** start of DATA SHOWN **

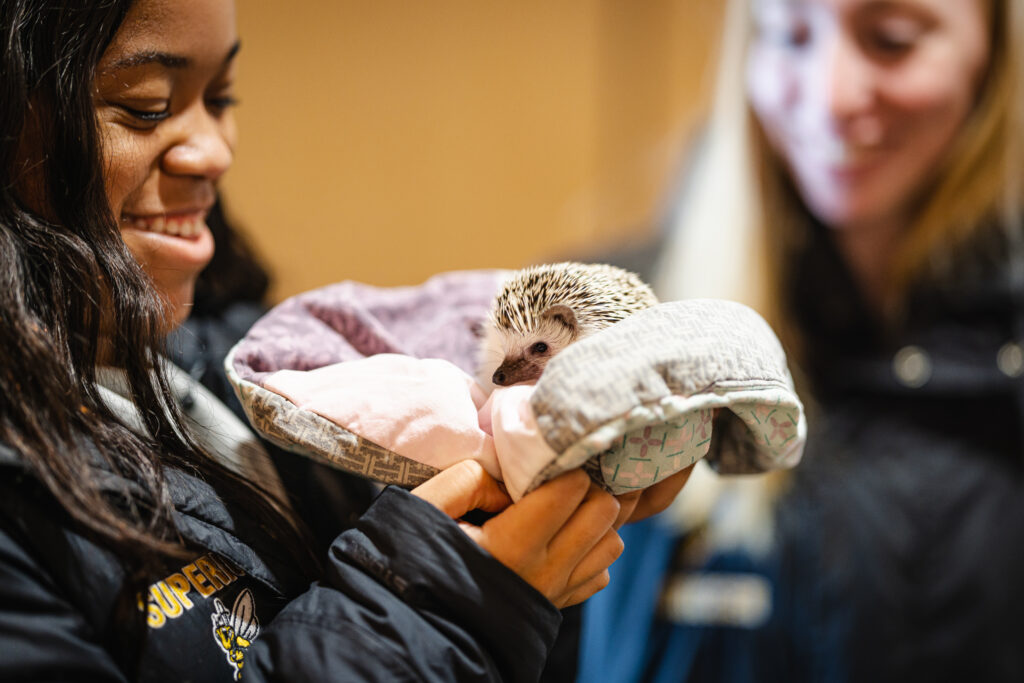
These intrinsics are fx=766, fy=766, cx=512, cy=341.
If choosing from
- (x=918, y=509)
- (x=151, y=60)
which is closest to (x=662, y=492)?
(x=151, y=60)

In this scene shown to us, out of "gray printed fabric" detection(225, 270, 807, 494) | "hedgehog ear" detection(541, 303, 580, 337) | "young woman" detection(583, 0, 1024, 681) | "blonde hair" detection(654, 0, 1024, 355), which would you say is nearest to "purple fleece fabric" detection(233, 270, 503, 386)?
"gray printed fabric" detection(225, 270, 807, 494)

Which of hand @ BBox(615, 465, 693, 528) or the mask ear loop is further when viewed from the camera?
the mask ear loop

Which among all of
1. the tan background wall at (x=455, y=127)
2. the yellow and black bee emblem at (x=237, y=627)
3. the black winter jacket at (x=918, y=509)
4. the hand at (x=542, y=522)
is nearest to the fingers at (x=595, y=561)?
the hand at (x=542, y=522)

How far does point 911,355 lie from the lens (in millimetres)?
1396

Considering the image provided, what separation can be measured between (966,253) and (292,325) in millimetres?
1256

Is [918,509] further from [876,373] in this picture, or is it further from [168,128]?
[168,128]

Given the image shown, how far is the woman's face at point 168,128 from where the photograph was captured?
0.67 metres

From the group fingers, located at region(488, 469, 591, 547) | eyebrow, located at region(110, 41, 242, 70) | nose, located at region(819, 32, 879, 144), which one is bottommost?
fingers, located at region(488, 469, 591, 547)

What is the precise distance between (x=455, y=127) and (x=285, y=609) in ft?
5.39

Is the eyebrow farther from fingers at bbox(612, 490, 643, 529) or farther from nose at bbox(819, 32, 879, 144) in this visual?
nose at bbox(819, 32, 879, 144)

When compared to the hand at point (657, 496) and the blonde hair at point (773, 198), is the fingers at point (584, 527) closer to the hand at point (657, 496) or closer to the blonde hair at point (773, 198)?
the hand at point (657, 496)

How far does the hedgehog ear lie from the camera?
709mm

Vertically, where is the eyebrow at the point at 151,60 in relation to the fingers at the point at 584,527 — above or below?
above

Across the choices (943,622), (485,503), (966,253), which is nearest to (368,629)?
(485,503)
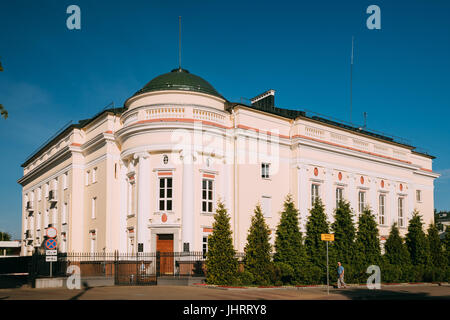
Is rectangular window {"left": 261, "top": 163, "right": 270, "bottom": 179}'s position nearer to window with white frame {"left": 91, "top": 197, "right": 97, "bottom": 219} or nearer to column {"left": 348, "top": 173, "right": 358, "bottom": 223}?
column {"left": 348, "top": 173, "right": 358, "bottom": 223}

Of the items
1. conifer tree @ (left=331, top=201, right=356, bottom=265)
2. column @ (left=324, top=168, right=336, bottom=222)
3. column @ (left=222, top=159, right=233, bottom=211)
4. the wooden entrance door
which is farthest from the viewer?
column @ (left=324, top=168, right=336, bottom=222)

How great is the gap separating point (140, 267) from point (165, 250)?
202 centimetres

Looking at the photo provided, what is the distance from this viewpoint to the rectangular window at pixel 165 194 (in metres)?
32.1

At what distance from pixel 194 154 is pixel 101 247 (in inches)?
377

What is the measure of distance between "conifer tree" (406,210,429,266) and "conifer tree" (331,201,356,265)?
8820 millimetres

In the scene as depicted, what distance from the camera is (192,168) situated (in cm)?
3186

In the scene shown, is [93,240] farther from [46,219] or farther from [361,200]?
[361,200]

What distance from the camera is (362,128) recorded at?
44438 mm

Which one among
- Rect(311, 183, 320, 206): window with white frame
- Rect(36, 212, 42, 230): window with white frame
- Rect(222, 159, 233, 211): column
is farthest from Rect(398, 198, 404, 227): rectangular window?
Rect(36, 212, 42, 230): window with white frame

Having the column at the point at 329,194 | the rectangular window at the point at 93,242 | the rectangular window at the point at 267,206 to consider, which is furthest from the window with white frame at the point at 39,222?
the column at the point at 329,194

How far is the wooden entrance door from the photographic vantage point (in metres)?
30.6

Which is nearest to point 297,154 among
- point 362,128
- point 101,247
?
point 362,128

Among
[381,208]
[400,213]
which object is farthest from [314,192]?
[400,213]

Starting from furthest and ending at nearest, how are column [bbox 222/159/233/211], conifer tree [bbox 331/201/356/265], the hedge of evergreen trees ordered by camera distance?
column [bbox 222/159/233/211], conifer tree [bbox 331/201/356/265], the hedge of evergreen trees
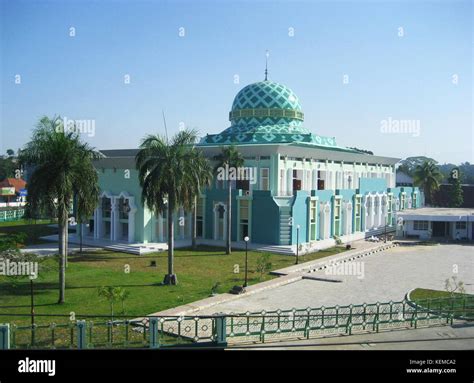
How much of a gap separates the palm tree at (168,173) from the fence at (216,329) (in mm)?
8245

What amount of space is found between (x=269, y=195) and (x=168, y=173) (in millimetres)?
14047

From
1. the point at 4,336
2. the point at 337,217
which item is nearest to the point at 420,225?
the point at 337,217

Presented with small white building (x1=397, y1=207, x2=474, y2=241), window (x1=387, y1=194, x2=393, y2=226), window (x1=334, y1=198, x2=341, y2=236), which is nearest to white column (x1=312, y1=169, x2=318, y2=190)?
window (x1=334, y1=198, x2=341, y2=236)

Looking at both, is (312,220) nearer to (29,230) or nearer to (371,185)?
(371,185)

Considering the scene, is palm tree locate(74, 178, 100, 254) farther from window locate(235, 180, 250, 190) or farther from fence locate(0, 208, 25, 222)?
fence locate(0, 208, 25, 222)

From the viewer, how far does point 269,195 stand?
3675 cm

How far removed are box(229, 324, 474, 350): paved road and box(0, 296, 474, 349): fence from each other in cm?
60

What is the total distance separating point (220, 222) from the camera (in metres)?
39.4

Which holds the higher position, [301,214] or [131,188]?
[131,188]

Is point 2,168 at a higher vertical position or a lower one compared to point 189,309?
higher

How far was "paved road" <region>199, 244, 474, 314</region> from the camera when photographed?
21.4m
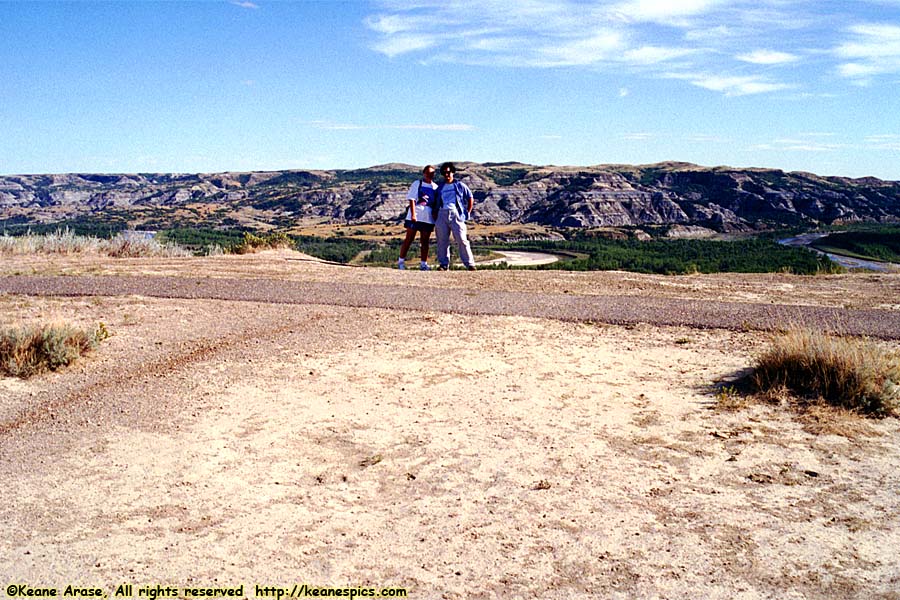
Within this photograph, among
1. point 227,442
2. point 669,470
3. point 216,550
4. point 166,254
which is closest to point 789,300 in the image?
point 669,470

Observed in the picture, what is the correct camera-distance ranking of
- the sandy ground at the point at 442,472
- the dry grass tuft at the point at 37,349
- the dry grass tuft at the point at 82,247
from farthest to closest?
1. the dry grass tuft at the point at 82,247
2. the dry grass tuft at the point at 37,349
3. the sandy ground at the point at 442,472

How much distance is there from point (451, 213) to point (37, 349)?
990cm

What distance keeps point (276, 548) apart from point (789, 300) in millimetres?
9589

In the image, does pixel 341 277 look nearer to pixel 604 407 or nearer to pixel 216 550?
pixel 604 407

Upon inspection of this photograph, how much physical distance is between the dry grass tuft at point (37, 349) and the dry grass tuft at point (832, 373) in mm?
6987

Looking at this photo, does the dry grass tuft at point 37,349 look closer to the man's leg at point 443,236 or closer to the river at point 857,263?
the man's leg at point 443,236

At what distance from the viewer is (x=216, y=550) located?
398 cm

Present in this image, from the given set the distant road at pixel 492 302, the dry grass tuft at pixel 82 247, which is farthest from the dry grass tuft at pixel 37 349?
the dry grass tuft at pixel 82 247

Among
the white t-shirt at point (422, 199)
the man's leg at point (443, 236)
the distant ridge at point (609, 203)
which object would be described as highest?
the distant ridge at point (609, 203)

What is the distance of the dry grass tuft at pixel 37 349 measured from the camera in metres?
7.15

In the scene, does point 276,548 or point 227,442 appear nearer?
point 276,548

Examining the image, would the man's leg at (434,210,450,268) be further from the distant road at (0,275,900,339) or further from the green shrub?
the green shrub

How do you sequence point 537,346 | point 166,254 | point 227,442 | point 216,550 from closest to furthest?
point 216,550, point 227,442, point 537,346, point 166,254

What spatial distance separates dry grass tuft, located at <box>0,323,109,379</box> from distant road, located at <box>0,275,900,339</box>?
11.8 ft
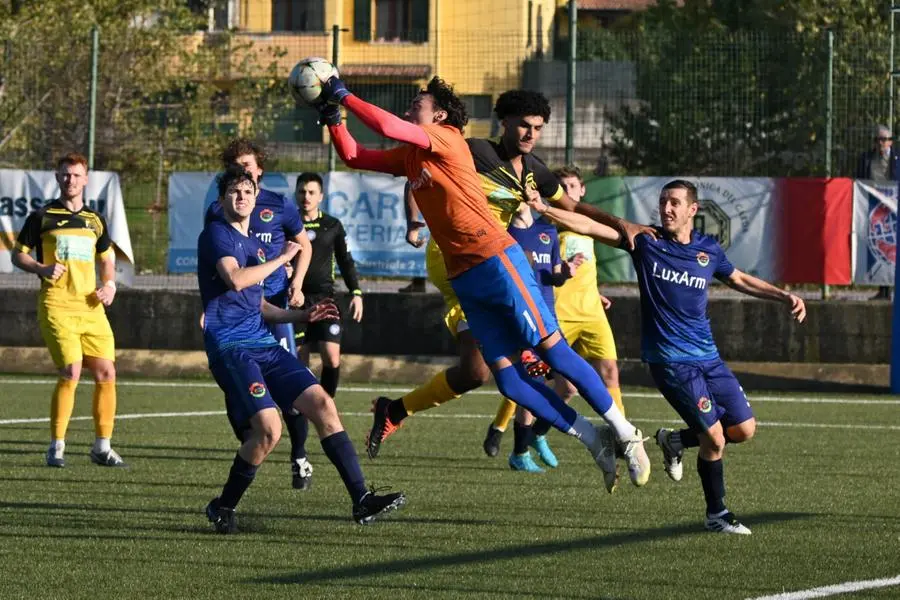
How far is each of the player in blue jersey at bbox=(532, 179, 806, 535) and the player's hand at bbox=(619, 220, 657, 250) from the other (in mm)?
38

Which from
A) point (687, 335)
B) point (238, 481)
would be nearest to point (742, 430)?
point (687, 335)

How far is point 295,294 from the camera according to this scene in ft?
35.0

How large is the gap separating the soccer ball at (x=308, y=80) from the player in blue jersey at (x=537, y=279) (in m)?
3.49

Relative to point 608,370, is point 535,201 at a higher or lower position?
higher

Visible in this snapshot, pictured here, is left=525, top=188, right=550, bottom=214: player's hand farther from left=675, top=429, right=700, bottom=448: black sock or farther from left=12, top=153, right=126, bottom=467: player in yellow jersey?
left=12, top=153, right=126, bottom=467: player in yellow jersey

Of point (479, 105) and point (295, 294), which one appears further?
point (479, 105)

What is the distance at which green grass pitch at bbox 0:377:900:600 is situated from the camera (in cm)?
723

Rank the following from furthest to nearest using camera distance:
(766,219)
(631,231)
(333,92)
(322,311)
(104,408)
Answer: (766,219) < (104,408) < (631,231) < (322,311) < (333,92)

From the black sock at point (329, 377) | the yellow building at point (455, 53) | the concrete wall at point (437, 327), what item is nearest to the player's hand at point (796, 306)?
the black sock at point (329, 377)

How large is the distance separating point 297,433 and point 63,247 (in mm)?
2579

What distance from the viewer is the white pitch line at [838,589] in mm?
6887

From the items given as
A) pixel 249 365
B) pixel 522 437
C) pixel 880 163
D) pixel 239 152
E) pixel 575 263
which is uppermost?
pixel 880 163

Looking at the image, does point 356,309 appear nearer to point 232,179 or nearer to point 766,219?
point 232,179

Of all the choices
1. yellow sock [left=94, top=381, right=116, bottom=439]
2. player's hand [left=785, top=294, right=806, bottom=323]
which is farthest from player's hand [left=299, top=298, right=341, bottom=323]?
yellow sock [left=94, top=381, right=116, bottom=439]
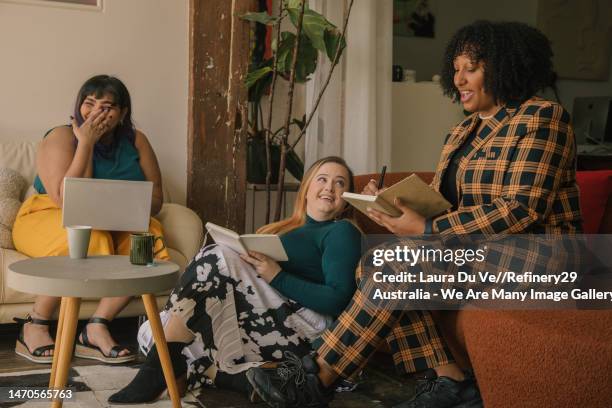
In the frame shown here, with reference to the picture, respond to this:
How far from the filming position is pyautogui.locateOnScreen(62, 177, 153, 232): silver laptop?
98.2 inches

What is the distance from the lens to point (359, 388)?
243cm

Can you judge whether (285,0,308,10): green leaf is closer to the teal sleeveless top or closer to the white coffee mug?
the teal sleeveless top

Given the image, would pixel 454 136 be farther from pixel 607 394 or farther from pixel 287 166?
pixel 287 166

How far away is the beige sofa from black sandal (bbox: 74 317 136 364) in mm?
92

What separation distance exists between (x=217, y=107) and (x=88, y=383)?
59.9 inches

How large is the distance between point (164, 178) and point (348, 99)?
982 millimetres

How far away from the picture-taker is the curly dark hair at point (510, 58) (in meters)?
2.15

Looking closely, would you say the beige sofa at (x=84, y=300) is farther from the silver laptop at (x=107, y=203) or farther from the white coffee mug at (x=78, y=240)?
the white coffee mug at (x=78, y=240)

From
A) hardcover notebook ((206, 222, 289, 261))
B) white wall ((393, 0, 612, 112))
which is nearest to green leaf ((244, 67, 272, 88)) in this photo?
hardcover notebook ((206, 222, 289, 261))

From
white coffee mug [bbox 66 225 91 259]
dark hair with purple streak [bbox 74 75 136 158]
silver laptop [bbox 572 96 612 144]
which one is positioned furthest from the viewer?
silver laptop [bbox 572 96 612 144]

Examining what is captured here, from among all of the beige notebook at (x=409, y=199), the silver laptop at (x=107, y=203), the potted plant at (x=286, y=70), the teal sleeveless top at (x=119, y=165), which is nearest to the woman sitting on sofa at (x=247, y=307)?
the beige notebook at (x=409, y=199)

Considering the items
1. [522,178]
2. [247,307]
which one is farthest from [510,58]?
[247,307]

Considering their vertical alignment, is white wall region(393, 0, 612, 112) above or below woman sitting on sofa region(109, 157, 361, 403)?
above

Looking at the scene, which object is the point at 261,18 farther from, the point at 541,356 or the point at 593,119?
the point at 593,119
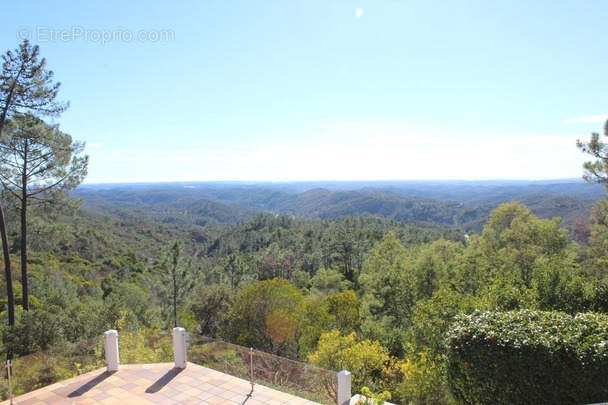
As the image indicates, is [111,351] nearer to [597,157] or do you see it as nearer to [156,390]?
[156,390]

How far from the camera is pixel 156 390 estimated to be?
7.69 meters

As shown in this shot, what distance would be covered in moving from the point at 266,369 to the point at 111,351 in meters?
3.68

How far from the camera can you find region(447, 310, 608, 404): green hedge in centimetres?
525

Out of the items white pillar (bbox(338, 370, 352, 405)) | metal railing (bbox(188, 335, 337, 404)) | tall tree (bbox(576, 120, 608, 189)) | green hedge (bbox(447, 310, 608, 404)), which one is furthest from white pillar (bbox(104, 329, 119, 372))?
tall tree (bbox(576, 120, 608, 189))

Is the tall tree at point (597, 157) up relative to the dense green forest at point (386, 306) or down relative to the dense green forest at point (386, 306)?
up

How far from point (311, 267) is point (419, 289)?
34.2 meters

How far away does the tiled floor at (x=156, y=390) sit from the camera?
724cm

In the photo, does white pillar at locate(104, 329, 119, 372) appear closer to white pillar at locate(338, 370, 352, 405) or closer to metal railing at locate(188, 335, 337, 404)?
metal railing at locate(188, 335, 337, 404)

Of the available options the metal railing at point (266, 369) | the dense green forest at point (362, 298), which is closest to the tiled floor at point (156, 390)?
the metal railing at point (266, 369)

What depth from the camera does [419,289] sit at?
22.2 metres

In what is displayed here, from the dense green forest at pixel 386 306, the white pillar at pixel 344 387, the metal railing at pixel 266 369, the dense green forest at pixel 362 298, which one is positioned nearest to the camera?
the dense green forest at pixel 386 306

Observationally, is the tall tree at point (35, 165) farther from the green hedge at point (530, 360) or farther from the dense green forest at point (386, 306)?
the green hedge at point (530, 360)

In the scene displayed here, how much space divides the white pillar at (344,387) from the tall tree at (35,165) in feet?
40.1

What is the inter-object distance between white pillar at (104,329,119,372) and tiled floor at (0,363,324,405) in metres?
0.17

** end of DATA SHOWN **

GIVEN TASK -
Retype, exactly and only, the lines running from the one with "Out of the items" through the final line of the listing above.

TASK ANSWER -
Out of the items white pillar (bbox(338, 370, 352, 405)) | metal railing (bbox(188, 335, 337, 404)) | tall tree (bbox(576, 120, 608, 189)) | green hedge (bbox(447, 310, 608, 404)), which one is furthest from white pillar (bbox(104, 329, 119, 372))?
tall tree (bbox(576, 120, 608, 189))

Is the tall tree at point (597, 157) up relative to the dense green forest at point (386, 306) or down relative to the dense green forest at point (386, 306)?
up

How far from point (311, 267) is point (419, 289)?
34.2 meters

How far away does the tiled floor at (x=156, y=390) sit from the camera?
724cm

In the photo, does white pillar at locate(104, 329, 119, 372) appear closer to white pillar at locate(338, 370, 352, 405) or closer to metal railing at locate(188, 335, 337, 404)?
metal railing at locate(188, 335, 337, 404)

Of the available options the metal railing at point (266, 369) | the dense green forest at point (362, 298), which is closest to the tiled floor at point (156, 390)?
the metal railing at point (266, 369)

What depth from the camera does [419,289] sit at?
22.2 metres

In what is displayed here, from the dense green forest at pixel 386 306, the white pillar at pixel 344 387, the metal railing at pixel 266 369, the dense green forest at pixel 362 298, which one is positioned nearest to the camera?
the dense green forest at pixel 386 306

Observationally, is the tall tree at point (35, 165) farther from the green hedge at point (530, 360) or farther from the dense green forest at point (386, 306)?
the green hedge at point (530, 360)

In the scene displayed here, how much space divides the white pillar at (344,387) from the tall tree at (35,165) in feet?
40.1

What is the inter-object distance between white pillar at (104,329,119,372) and tiled floor at (0,363,324,405) in metres?
0.17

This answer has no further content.